EXTRAIT À LIRE
..........

Plutôt que de s’opposer frontalement aux interventions militaires françaises, il faudrait surtout faire en sorte qu’elles ne se produisent pas. Macron tendant la main aux sociétés civiles africaines et s’engageant dans un processus de « réparation », celles-ci doivent de leur côté se prendre en charge pour « réparer » à la fois les relations avec l’ancienne puissance coloniale mais aussi recourir aux mécanismes de négociation traditionnels afin de résorber les divisions linguistiques, culturelles et ethniques, selon ses propres termes, et éviter ainsi la survenue d’autres crises similaires au cas rwandais sur le continent.
Sur le plan diplomatique, il souhaite que les ambassadeurs de France des pays africains francophones cessent de s’adresser uniquement aux chefs d’Etat et qu’ils consentent également à dialoguer avec les leaders de l’opposition de chaque pays.
Des rustines ?
Telles sont quelques-unes de pistes et des propositions rendues publiques par Achille Mbembe. L’avenir dira si elles ne sont que des vœux pieux et des « rustines » destinées à redresser la popularité de Macron en baisse dans les sondages et en difficulté face à la prochaine élection présidentielle.
D’ores et déjà, il semble que d’anciens participants aux « Ateliers de la pensée », organisés par Achille Mbembe, aient exprimé des réserves à l’égard de cette entreprise. D’autres voix – notamment celles d’intellectuels et universitaires camerounais – expriment également des critiques plus ou moins virulentes envers la participation de personnalités africaines en vue dans le monde des médias et de l’édition à ce qui peut apparaître comme un énième rafistolage de la politique africaine de la France.
Pour certains, comme Lionel Manga, Achille Mbembe manifeste le désir d’un aggiornamento des relations entre la France et l’Afrique mais il n’est pas en faveur d’une révolution radicale qui bouleverserait ces relations. Pour d’autres, comme Nkolo Foé, Achille Mbembe est le VRP de Macron, un intellectuel « comprador » qui joue bien son rôle.
Allant dans le même sens, mais de façon plus approfondie, Charles Romain Mbele estime que le « Comité Mbembe » est dans l’esprit de l’intelligentsia compradore, des « intermédiaires » critiqués par Frantz Fanon. Il s’agit d’un groupe relativement restreint de penseurs formés à l’occidentale qui servent d’intermédiaires dans le négoce des produits culturels du capitalisme mondial à la périphérie. Quant au cinéaste camerounais Jean-Pierre Bekolo, il estime que Macron envoie Mbembe parler aux Africains, alors que Mbembe aurait dû s’adresser aux Français.
Mais au-delà de ces réserves et de ces critiques, il peut paraître surprenant qu’Achille Mbembe ait placé cette collaboration sous l’égide de la double figure de George Floyd et encore plus de celle de Frantz Fanon, qui, faut-il le rappeler, à travers son engagement au sein du FLN algérien n’a cessé de lutter tout au long de la dernière partie de sa vie contre le colonialisme français.
Jean-Loup Amselle, bio express
Anthropologue, Jean-Loup Amselle est directeur d’études émérite à l’EHESS. Dernières publications, en collaboration avec Souleymane Bachir Diagne, « En quête(s) d’Afrique. Universalisme et pensée décoloniale » (Albin Michel, 2018), « Le retour de l’afrocentrisme », (AOC, 12 septembre 2019), « L’Universalité du racisme », (Lignes, 2020).

..........

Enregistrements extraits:
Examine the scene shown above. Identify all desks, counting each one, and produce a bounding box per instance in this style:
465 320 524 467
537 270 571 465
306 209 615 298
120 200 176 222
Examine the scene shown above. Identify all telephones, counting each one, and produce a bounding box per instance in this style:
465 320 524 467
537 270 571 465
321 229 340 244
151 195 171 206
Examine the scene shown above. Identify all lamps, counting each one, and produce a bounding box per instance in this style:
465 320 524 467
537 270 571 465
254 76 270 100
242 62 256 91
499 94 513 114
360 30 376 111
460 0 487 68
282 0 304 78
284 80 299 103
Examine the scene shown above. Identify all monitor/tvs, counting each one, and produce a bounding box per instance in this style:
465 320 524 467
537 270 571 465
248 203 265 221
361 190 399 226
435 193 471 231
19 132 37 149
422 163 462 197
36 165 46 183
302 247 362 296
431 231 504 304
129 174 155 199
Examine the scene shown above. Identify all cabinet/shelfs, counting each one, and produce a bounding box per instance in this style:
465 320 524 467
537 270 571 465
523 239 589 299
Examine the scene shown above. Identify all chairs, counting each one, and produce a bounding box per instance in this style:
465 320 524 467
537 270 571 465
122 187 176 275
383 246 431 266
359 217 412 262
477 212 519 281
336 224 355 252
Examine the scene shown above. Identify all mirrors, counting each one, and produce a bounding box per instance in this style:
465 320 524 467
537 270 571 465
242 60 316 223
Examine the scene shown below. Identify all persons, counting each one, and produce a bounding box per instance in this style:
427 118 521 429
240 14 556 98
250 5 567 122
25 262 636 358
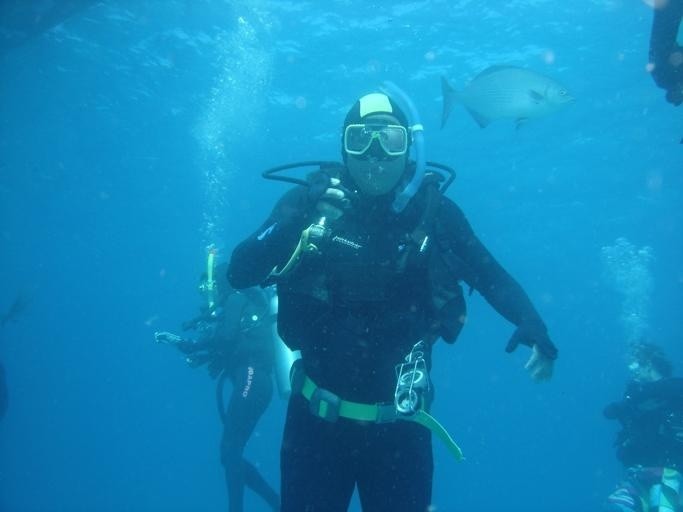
228 90 558 511
155 264 281 511
608 348 683 511
648 1 683 106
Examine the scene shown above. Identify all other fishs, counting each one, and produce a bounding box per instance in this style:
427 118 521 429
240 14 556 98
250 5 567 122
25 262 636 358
440 65 577 130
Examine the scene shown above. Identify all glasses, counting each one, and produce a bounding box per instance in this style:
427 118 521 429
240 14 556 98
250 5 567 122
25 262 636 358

..........

CONSIGNE 1
Recopiez fidèlement le passage de l'extrait qui va de « Pour certains, comme » jusqu'à « bien son rôle. » inclus.
CONSIGNE 2
Selon l'extrait, à qui Jean-Pierre Bekolo estime-t-il que Mbembe aurait dû s'adresser ?

RÉPONSE 1
Pour certains, comme Lionel Manga, Achille Mbembe manifeste le désir d’un aggiornamento des relations entre la France et l’Afrique mais il n’est pas en faveur d’une révolution radicale qui bouleverserait ces relations. Pour d’autres, comme Nkolo Foé, Achille Mbembe est le VRP de Macron, un intellectuel « comprador » qui joue bien son rôle.

RÉPONSE 2
Aux Français.